Setibanya di lokasi, Presiden Prabowo disambut secara resmi oleh Presiden Costa. Pertemuan tersebut berlangsung dalam suasana diplomatik yang hangat dan produktif.
Dalam pernyataannya yang disampaikan melalui Biro Pers, Media, dan Informasi Sekretariat Presiden pada Senin (14/7/2025), Prabowo menyebut keberhasilan ini sebagai "hari yang sangat bersejarah". Setelah melewati proses negosiasi selama satu dekade, kesepakatan IEU-CEPA dinilai sebagai langkah strategis menuju kemitraan global yang lebih setara dan saling menguntungkan.
"Setelah 10 tahun proses negosiasi yang kadang berlangsung cukup alot, hari ini kita berhasil mencapai sebuah terobosan," ujar Presiden Prabowo.
Ia menegaskan bahwa kesepakatan IEU-CEPA mencerminkan kepercayaan timbal balik antara dua kekuatan besar dunia untuk membangun kerja sama ekonomi yang inklusif dan berbasis nilai. Presiden Prabowo juga menekankan pentingnya kolaborasi dalam sektor teknologi, energi bersih, pangan, hingga mineral strategis.
"Kami memandang Eropa sebagai kawasan yang sangat penting dan berharap Eropa dapat terus memainkan peran sentral dalam menjaga perdamaian dan stabilitas global," tambahnya.
Lebih lanjut, Presiden Prabowo juga menyampaikan visinya untuk membuka lebih banyak peluang kerja sama di bidang pendidikan dan kesehatan bagi generasi muda Indonesia.

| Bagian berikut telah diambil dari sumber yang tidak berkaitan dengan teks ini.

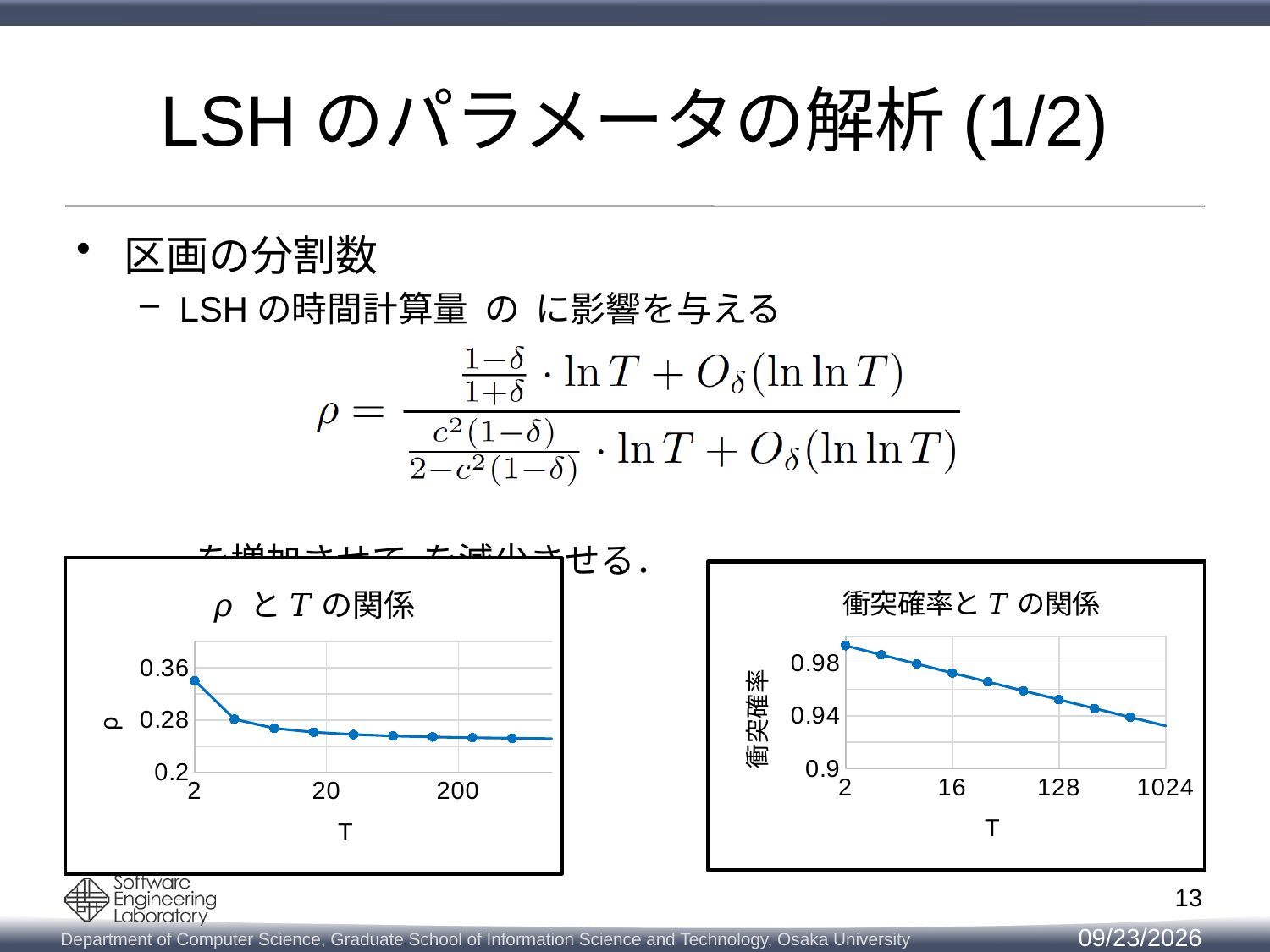
In the left chart "ρ と T の関係", is the value of ρ at T = 2 greater or less than 0.36? less What kind of chart is the left chart titled "ρ と T の関係"? line chart What is the label of the y axis in the right chart "衝突確率と T の関係"? 衝突確率 In the right chart "衝突確率と T の関係", is the collision probability at T = 128 greater or less than 0.94? greater In the right chart "衝突確率と T の関係", does the collision probability rise or fall as T increases? fall In the right chart "衝突確率と T の関係", is the collision probability at T = 2 greater or less than 0.98? greater In the left chart "ρ と T の関係", does ρ rise or fall as T increases? fall What is the label of the x axis in the right chart "衝突確率と T の関係"? T What kind of chart is the right chart titled "衝突確率と T の関係"? line chart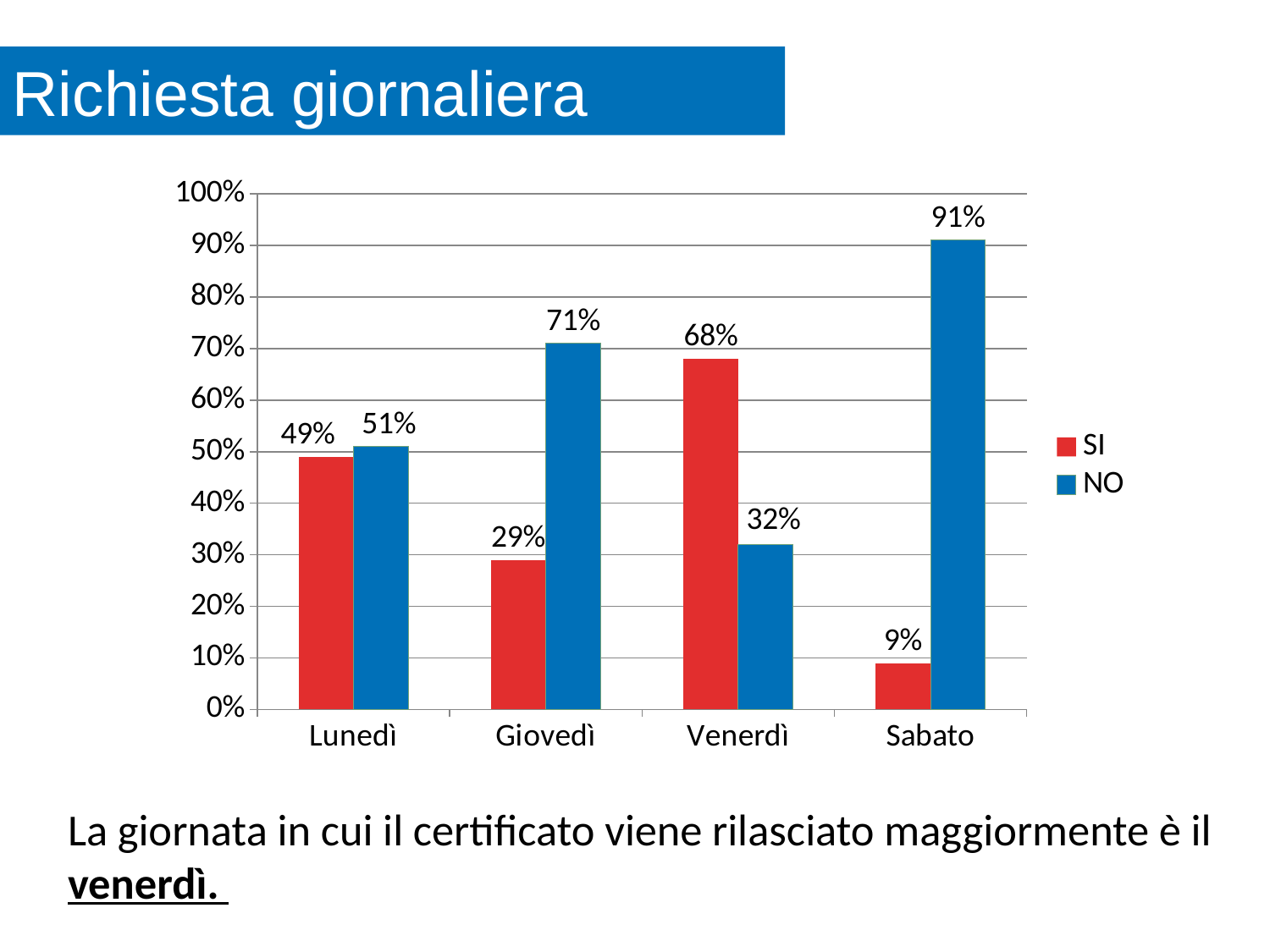
What is the difference between the NO and SI values for Giovedì? 42% What is the SI value for Venerdì? 68% What kind of chart is shown on the slide? Bar chart How many series does the legend list? 2 Which day has the highest SI value? Venerdì How many days are shown on the x axis? 4 Which day has the lowest SI value? Sabato Which day has the lowest NO value? Venerdì What is the NO value for Lunedì? 51% What is the SI value for Giovedì? 29% Which is larger for Sabato, the SI value or the NO value? NO What is the NO value for Sabato? 91%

Selain itu, ia mendorong terciptanya ruang investasi yang sehat dan berkelanjutan bagi pelaku usaha dari kedua belah pihak.
"Sekali lagi, kami menantikan kerja sama yang lebih erat dan lebih kuat di masa mendatang," tuturnya.
Dalam pertemuan tersebut, Presiden Prabowo turut didampingi sejumlah pejabat tinggi negara, antara lain Menko Perekonomian Airlangga Hartarto, Menteri Perdagangan Budi Santoso, Menteri Investasi dan Hilirisasi/Kepala BKPM Rosan Roeslani, Sekretaris Kabinet Teddy Indra Wijaya, serta Duta Besar RI untuk Kerajaan Belgia, Andri Hadi.